In the instant case plaintiff, while conceding his original negligence, contends that third party defendant was concurrently negligent in failing to maintain a proper lookout, which rendered him unable to take steps to avoid the accident. As evidence of this plaintiff points to defendant's statement that the tractor-trailer was clear of the intersection at the time he reached it. From this we are asked to conclude that defendant had an unobstructed view of the intersection and therefore should have seen plaintiff easing into it in sufficient time to permit him to avoid the collision.

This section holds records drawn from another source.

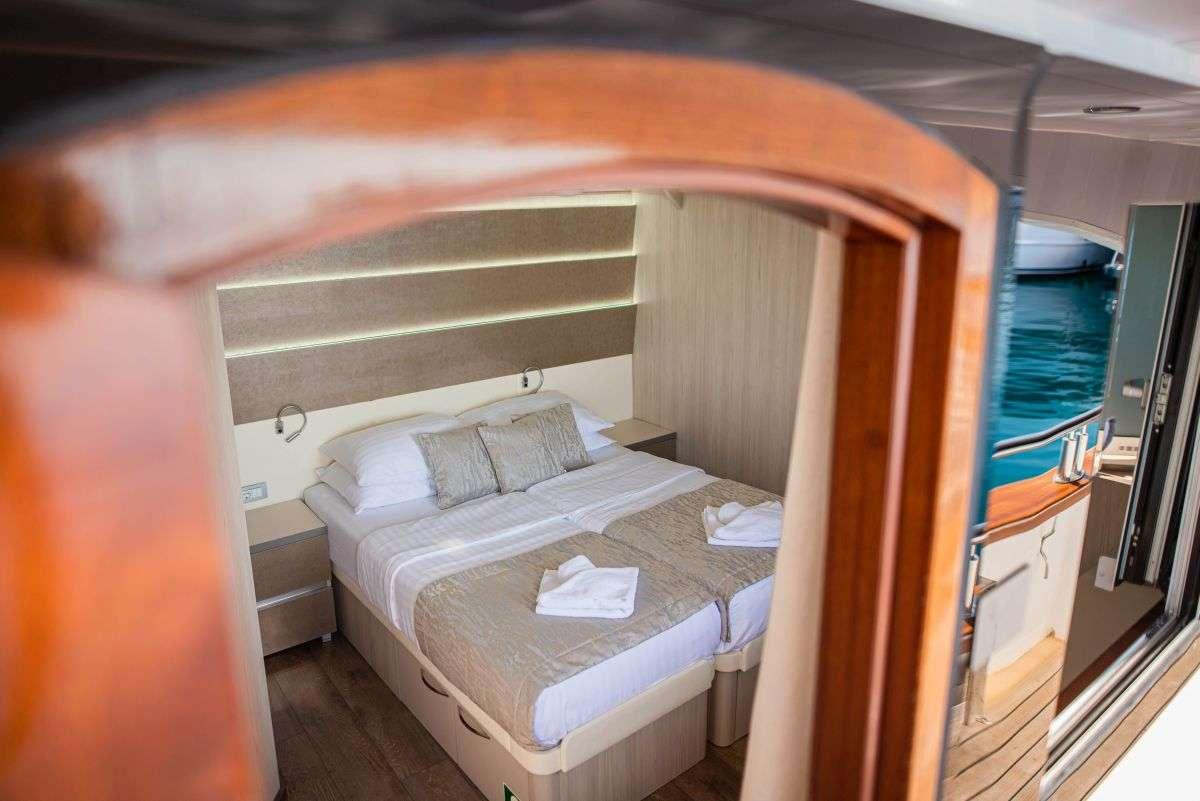 Main deck cabin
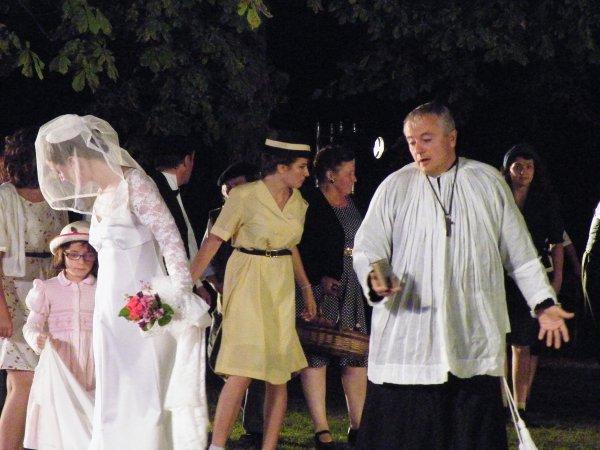 ARTICLE 278 - L'ARRIVEE POUR LE MARIAGE
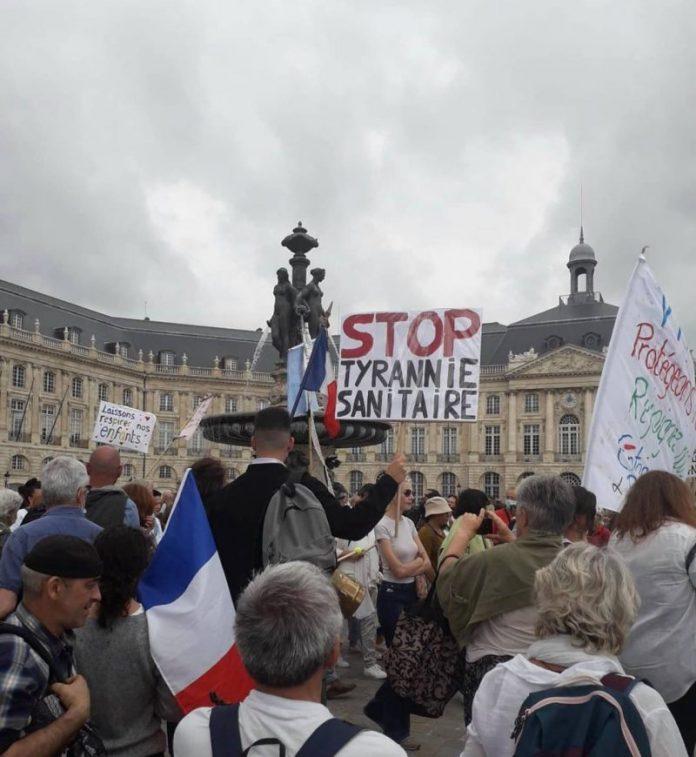 Tisuće prosvjednika protiv COVID-19 propusnice na francuskim ulicama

Yet, even if defendant had seen plaintiff's car as it crept into the intersection, he had a right to assume to the last possible moment, that plaintiff would yield the right of way to him. Raper v. Byrum, supra. The reasonableness of this assumption would be reinforced by the relative snail's pace of plaintiff's vehicle as he traversed the intersection, since this would seem to indicate that he was on the lookout for oncoming cars and would halt immediately to let them pass. This conclusion is further supported by plaintiff's statement that he was struck almost instantaneously after he stopped, from which we can deduce that defendant was almost upon the plaintiff when the latter entered the left lane and there would have been no time to avoid the collision. Thus, even if we accept plaintiff's assertion that defendant had an unobstructed view of the intersection, on these facts defendant's failure to see plaintiff's vehicle until just before the collision would not be a concurring proximate cause of the accident. Defendant was entitled to assume that plaintiff would yield the right of way to him and allow defendant to pass safely. For this reason, defendant's motion for judgment notwithstanding the verdict on the third party claim should have been granted. Our decision on this issue renders it unnecessary for us to consider defendant's other assignments of error as to the trial court's charge to the jury and its failure to grant new trial.
For the foregoing reasons, the decision of the Court of Appeals is REVERSED.